──────── Record extracts ────────

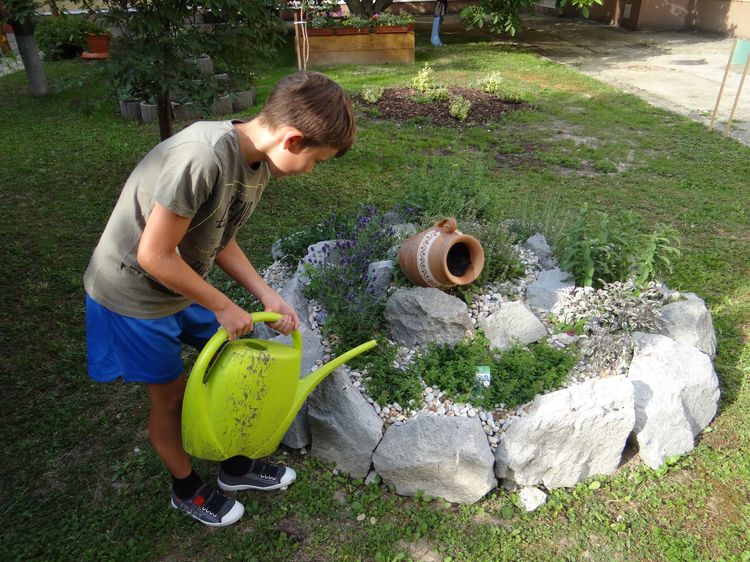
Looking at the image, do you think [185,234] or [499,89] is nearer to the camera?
[185,234]

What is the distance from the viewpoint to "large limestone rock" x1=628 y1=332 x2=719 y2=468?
2520 mm

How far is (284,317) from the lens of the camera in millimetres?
1995

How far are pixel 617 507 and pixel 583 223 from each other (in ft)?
4.94

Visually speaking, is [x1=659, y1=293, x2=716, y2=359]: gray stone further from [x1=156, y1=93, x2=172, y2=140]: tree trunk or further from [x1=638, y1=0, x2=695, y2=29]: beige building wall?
[x1=638, y1=0, x2=695, y2=29]: beige building wall

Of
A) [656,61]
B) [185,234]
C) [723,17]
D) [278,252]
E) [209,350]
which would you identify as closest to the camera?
[185,234]

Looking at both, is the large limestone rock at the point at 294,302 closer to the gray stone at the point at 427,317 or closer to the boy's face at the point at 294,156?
the gray stone at the point at 427,317

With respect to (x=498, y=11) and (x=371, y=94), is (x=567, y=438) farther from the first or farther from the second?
(x=498, y=11)

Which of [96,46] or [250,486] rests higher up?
[96,46]

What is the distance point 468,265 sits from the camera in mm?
3029

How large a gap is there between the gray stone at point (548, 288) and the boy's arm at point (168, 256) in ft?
6.20

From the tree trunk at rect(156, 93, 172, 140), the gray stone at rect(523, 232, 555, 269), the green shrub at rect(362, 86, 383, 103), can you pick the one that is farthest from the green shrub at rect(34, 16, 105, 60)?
the gray stone at rect(523, 232, 555, 269)

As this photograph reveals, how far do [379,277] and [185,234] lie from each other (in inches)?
59.6

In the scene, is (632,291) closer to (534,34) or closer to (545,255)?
(545,255)

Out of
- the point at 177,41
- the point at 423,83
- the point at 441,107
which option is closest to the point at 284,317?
the point at 177,41
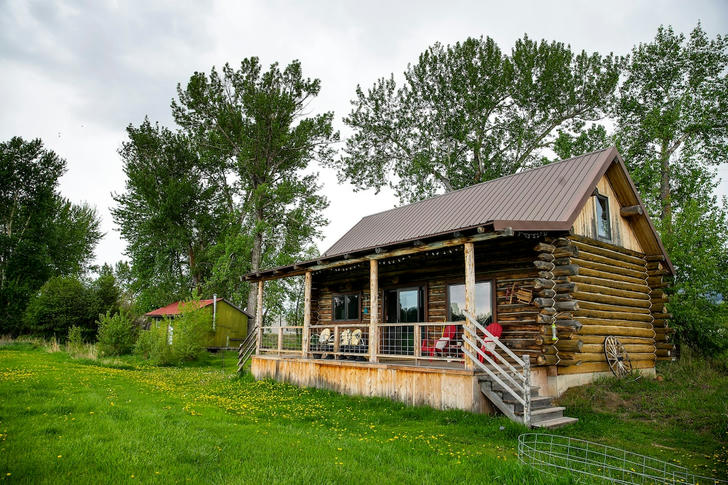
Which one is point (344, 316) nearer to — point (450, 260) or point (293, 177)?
point (450, 260)

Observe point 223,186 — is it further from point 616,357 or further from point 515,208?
point 616,357

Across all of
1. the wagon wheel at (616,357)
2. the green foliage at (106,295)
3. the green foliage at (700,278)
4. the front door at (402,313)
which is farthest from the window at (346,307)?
the green foliage at (106,295)

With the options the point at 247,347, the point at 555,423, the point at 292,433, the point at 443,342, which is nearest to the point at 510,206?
the point at 443,342

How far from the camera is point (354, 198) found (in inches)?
1287

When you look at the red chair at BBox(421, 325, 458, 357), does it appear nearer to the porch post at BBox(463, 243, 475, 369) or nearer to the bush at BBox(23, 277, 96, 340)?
the porch post at BBox(463, 243, 475, 369)

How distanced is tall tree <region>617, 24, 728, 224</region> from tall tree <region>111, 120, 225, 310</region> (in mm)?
27850

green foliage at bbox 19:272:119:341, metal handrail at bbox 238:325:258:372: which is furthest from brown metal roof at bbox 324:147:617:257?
green foliage at bbox 19:272:119:341

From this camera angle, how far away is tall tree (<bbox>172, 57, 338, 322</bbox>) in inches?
1181

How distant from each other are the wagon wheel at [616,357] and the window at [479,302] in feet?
10.1

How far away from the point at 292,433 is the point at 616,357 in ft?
30.0

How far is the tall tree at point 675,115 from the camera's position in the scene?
22062mm

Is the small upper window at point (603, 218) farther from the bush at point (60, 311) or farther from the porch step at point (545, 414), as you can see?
the bush at point (60, 311)

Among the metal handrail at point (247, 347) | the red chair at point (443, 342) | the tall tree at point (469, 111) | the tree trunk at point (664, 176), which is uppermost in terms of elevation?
the tall tree at point (469, 111)

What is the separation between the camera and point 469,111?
27719mm
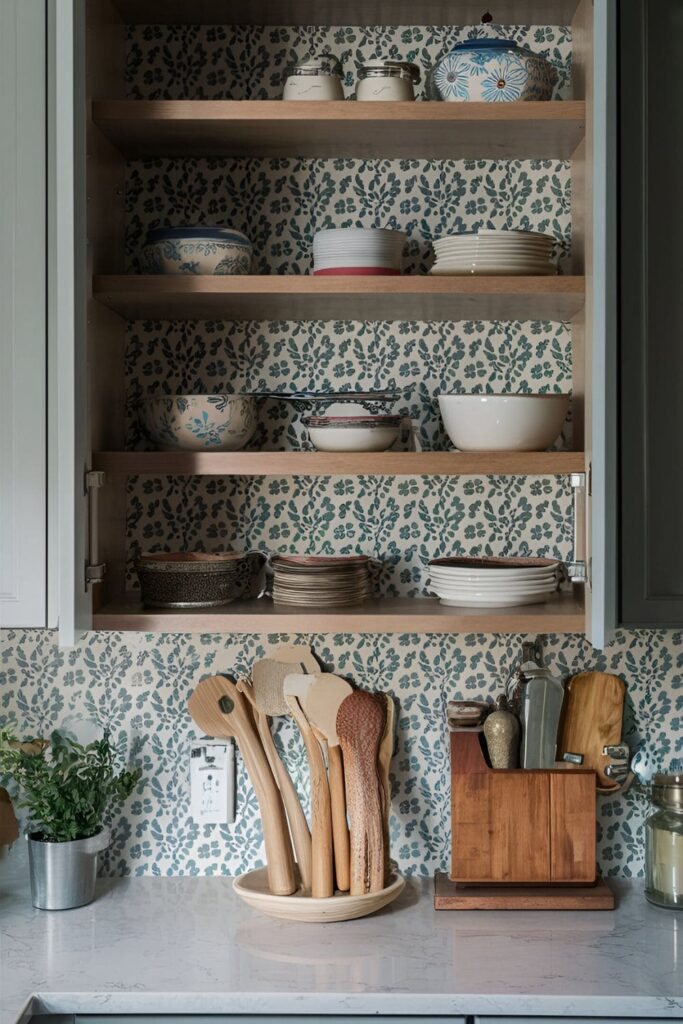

────────

List each row above that contains the word "wheel", where case counts.

● **Problem solution**:
1. the wagon wheel at (616,357)
How distant from each other are the wagon wheel at [616,357] and the window at [479,302] in feet?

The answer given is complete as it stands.